7. En cas de non-respect par le bailleur du droit de préférence de son locataire, ce dernier se voit nanti d’une action subrogatoire qu’il peut intenter contre l’acquéreur, afin de devenir propriétaire du bien à sa place, moyennant remboursement du prix payé par ce dernier.

Cette procédure verra également la présence du bailleur-vendeur à la cause pour lui permettre, le cas échéant, de contester le non-respect du droit de préférence allégué par le locataire.

Au vu de leurs obligations spécifiques, la mise à la cause du notaire ou de l’agent immobilier et du notaire sera sans doute opportune.

Le locataire disposera d’un délai d’un an à dater de la transcription de la vente pour intenter son action. Au-delà, il sera trop tard.

A notre sens, outre cette action subrogatoire spécifique, le locataire évincé pourra aussi engager la responsabilité de son ancien bailleur en indemnisation de la perte d’une chance, selon les règles classiques.

8. Certaines ventes privent toutefois le locataire de cette faculté. Le texte en vise une dizaine. Citons, sans entrer dans les détails, la vente opérant au sein de la famille (1°), la cession d’usufruit ou de nue-propriété (2°), la cession immobilière opérant dans le cadre de fusions, scissions ou liquidations de sociétés (3°), la vente à sa propre société (4°), la cession de droits indivis entre indivisaires (5°), la vente d’un bien frappé par un arrêté d’inhabitabilité (8°).

Lorsque le bien vendu comporte plusieurs logements, les locataires ne disposent pas non plus de ce droit, car cela impliquerait de devoir diviser l’immeuble et de créer une copropriété (9°).

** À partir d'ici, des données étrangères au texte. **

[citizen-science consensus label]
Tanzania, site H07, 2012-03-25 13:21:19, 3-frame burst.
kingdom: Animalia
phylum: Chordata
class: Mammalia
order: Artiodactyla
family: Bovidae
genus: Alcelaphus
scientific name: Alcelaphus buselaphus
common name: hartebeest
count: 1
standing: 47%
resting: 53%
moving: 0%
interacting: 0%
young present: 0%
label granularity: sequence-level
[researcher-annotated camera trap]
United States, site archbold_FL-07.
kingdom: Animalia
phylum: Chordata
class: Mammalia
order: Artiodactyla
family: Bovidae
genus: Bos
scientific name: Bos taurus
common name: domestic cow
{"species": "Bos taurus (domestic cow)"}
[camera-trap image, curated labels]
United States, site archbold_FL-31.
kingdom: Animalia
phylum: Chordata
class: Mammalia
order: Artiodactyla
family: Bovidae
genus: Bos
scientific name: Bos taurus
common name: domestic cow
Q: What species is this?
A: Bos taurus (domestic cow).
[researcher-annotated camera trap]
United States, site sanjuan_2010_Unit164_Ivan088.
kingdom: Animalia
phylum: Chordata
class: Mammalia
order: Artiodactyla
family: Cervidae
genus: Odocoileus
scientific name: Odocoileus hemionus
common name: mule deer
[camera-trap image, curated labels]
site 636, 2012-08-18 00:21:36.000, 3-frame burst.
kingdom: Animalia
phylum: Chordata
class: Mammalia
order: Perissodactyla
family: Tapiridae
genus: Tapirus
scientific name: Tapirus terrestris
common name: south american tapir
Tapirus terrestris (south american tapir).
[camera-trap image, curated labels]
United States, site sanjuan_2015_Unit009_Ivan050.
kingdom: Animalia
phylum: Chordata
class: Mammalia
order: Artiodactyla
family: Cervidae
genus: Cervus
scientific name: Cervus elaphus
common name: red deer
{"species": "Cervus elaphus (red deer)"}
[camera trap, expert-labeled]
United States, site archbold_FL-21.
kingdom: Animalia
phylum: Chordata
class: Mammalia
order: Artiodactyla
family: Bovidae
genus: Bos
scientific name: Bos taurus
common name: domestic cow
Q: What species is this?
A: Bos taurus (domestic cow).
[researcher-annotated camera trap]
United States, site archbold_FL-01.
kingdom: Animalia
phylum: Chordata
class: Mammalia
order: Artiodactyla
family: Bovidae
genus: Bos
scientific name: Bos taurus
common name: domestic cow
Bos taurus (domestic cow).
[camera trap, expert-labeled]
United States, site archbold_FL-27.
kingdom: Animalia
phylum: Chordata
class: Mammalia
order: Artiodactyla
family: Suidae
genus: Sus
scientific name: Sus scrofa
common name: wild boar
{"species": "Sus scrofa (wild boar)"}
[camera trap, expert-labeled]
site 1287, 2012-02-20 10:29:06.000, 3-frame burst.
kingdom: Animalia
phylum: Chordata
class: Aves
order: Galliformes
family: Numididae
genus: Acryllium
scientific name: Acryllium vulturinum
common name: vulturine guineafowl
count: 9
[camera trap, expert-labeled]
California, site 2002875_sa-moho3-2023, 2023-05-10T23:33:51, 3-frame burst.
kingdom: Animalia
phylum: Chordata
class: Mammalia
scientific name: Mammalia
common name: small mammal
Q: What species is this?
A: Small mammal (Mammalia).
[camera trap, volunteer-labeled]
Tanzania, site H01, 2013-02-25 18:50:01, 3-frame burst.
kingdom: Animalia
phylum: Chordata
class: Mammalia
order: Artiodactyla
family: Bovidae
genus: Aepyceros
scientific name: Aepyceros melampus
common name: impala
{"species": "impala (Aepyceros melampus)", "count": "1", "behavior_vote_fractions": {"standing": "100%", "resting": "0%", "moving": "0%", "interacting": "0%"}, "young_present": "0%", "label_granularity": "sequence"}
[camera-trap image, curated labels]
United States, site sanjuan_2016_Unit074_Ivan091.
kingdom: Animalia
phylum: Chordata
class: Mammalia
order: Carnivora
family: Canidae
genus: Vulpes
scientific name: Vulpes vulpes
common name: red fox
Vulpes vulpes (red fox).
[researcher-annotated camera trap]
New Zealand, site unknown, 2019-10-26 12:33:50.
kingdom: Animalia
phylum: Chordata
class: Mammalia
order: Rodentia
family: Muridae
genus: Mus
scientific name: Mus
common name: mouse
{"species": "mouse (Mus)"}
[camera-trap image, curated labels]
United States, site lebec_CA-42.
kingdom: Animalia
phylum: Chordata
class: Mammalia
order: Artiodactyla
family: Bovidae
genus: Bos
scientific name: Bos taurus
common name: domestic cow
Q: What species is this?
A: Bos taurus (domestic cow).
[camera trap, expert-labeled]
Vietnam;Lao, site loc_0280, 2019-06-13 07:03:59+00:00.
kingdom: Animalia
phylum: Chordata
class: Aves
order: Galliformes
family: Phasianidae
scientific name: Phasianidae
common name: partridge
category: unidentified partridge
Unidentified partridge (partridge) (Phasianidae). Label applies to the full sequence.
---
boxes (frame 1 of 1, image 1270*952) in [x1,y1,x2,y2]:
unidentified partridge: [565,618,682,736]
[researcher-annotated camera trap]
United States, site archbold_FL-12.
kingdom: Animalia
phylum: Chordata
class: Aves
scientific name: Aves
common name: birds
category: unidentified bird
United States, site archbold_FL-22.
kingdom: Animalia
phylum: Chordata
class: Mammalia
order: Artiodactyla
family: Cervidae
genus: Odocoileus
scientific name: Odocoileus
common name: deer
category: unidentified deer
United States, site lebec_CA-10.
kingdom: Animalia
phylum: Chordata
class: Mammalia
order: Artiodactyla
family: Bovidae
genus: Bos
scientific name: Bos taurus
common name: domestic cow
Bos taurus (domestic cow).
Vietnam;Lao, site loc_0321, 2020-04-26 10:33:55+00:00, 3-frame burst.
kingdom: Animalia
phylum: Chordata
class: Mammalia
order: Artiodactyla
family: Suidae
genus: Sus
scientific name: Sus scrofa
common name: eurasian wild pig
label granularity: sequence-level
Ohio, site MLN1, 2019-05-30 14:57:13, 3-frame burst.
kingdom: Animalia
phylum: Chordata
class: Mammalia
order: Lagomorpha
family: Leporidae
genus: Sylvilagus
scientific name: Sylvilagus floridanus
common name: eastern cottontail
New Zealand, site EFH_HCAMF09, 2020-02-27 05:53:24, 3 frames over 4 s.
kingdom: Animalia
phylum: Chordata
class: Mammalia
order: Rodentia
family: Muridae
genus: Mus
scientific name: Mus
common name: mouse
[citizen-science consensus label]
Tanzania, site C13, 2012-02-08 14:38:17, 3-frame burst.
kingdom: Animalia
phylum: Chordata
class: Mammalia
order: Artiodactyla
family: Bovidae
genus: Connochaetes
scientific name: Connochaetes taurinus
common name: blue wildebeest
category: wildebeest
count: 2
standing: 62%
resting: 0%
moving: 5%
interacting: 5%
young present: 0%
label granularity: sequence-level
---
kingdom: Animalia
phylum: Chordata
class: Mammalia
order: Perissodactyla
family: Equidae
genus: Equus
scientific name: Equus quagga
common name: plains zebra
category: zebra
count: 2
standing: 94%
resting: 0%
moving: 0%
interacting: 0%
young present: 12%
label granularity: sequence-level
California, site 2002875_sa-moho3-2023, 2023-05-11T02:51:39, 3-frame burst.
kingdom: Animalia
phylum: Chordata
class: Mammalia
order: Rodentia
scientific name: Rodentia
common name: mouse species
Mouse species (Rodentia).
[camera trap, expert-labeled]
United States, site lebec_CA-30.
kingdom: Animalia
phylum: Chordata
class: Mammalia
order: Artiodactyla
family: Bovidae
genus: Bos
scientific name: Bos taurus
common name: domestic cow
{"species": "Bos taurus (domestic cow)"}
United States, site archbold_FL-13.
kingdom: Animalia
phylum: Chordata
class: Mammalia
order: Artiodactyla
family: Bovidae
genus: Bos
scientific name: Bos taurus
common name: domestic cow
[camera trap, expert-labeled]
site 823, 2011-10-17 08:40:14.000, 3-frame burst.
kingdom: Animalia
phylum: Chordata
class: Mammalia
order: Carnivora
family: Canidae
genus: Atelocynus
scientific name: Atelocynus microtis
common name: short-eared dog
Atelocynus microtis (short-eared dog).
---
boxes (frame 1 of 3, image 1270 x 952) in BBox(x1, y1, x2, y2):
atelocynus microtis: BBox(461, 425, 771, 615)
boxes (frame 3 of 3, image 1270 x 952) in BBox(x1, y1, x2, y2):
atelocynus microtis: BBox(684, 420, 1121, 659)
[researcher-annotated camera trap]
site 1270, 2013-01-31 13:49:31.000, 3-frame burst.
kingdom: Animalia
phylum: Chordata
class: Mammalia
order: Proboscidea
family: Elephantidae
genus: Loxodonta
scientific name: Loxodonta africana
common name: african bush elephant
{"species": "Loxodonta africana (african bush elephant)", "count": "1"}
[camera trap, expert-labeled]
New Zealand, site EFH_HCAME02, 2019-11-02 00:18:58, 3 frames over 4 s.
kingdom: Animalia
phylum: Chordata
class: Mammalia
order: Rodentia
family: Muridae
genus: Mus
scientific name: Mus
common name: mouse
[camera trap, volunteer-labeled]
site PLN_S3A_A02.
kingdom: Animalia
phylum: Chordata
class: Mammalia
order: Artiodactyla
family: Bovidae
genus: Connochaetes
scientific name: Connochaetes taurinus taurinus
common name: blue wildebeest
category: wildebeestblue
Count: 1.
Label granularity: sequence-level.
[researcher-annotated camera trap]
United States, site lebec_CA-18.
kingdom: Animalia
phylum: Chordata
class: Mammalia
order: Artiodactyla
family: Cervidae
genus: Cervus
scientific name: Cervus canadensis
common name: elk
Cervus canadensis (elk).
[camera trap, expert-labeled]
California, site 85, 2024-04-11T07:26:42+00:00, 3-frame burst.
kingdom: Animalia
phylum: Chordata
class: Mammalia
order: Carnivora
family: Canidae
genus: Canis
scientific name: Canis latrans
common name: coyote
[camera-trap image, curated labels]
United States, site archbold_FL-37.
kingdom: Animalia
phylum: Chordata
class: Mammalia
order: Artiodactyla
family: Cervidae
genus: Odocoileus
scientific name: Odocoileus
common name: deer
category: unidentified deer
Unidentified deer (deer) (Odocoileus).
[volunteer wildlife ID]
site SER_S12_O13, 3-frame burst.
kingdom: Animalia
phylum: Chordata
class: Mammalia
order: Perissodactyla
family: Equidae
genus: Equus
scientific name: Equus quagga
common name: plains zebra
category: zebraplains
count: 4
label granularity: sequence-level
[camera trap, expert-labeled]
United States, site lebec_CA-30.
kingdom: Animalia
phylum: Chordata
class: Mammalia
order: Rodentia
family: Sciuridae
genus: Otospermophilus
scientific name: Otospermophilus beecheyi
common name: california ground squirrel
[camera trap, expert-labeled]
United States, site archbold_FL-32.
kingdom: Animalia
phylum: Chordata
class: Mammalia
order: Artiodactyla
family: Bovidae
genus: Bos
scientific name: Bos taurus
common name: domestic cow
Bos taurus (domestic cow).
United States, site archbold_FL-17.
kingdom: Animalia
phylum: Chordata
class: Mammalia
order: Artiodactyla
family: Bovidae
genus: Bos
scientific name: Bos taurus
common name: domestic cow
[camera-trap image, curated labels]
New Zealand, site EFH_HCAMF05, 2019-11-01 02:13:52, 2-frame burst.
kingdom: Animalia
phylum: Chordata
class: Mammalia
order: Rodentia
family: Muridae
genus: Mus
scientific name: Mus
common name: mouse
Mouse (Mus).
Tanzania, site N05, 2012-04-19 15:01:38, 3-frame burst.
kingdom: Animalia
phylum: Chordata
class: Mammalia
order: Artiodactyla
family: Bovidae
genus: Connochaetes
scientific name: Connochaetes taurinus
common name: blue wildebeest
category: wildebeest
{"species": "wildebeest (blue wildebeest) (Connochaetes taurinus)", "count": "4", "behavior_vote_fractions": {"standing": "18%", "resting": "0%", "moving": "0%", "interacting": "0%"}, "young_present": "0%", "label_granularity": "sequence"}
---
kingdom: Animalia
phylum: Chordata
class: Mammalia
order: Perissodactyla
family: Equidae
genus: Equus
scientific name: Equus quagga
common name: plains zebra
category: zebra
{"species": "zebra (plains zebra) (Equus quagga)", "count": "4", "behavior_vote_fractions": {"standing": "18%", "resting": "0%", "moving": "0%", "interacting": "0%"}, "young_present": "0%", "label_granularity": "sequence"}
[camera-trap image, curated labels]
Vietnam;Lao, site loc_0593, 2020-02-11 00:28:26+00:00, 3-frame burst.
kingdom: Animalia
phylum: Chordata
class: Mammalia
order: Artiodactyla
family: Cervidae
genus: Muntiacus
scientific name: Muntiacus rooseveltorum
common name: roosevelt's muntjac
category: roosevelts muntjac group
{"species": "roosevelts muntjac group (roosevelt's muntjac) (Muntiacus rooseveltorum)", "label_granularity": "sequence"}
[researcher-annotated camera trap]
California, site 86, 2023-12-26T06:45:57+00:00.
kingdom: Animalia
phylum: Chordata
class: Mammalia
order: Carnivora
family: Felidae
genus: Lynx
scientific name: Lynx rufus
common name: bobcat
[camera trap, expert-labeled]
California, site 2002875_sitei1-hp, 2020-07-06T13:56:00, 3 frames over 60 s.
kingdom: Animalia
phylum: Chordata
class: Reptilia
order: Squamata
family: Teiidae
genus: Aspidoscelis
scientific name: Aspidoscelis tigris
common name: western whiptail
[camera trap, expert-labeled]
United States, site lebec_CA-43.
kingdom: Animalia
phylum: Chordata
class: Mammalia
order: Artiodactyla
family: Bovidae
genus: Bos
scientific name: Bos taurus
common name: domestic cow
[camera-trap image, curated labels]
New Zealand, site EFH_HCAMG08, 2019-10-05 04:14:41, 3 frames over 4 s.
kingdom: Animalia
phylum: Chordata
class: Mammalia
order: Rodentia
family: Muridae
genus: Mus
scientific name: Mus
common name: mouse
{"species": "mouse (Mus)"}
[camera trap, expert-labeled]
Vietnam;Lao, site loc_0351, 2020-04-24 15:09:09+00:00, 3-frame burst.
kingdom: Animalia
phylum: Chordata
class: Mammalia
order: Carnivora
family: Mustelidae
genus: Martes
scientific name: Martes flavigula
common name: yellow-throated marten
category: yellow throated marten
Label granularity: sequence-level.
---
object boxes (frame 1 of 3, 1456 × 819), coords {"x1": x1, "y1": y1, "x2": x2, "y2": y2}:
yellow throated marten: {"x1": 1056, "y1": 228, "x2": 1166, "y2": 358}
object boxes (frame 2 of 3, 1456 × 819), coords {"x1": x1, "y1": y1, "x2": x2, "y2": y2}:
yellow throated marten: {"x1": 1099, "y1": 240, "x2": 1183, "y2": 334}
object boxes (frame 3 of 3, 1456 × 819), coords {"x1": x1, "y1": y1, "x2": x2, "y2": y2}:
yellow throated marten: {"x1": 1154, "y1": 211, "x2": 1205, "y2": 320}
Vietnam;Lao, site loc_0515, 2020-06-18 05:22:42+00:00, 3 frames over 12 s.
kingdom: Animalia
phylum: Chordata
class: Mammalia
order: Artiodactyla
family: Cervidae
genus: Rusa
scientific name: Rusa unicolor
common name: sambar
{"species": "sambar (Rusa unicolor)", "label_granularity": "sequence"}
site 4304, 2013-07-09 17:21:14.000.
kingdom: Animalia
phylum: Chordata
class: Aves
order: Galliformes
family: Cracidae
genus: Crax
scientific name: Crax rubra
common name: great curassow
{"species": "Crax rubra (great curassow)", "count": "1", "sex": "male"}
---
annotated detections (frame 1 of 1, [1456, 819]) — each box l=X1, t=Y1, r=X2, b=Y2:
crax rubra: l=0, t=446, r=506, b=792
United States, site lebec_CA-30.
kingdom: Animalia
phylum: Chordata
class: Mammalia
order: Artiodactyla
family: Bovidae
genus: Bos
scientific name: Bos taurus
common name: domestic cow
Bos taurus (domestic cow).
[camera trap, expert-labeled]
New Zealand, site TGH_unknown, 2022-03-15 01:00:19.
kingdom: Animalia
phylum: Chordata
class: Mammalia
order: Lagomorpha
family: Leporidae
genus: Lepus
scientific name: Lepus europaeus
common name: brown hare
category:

Il existe également deux exceptions en faveur des pouvoirs publics : lorsque le bien est cédé à une autorité publique en vue d’être utilisé à des fins d’intérêt général (6°) ou lorsque le bien fait l’objet d’un arrêté d’expropriation (7°).

Le locataire est enfin également déchu de son droit de préférence si le bien avait déjà fait l’objet, avant la conclusion du bail, d’une promesse de vente envers un tiers et que ce dernier exerce son droit (10°).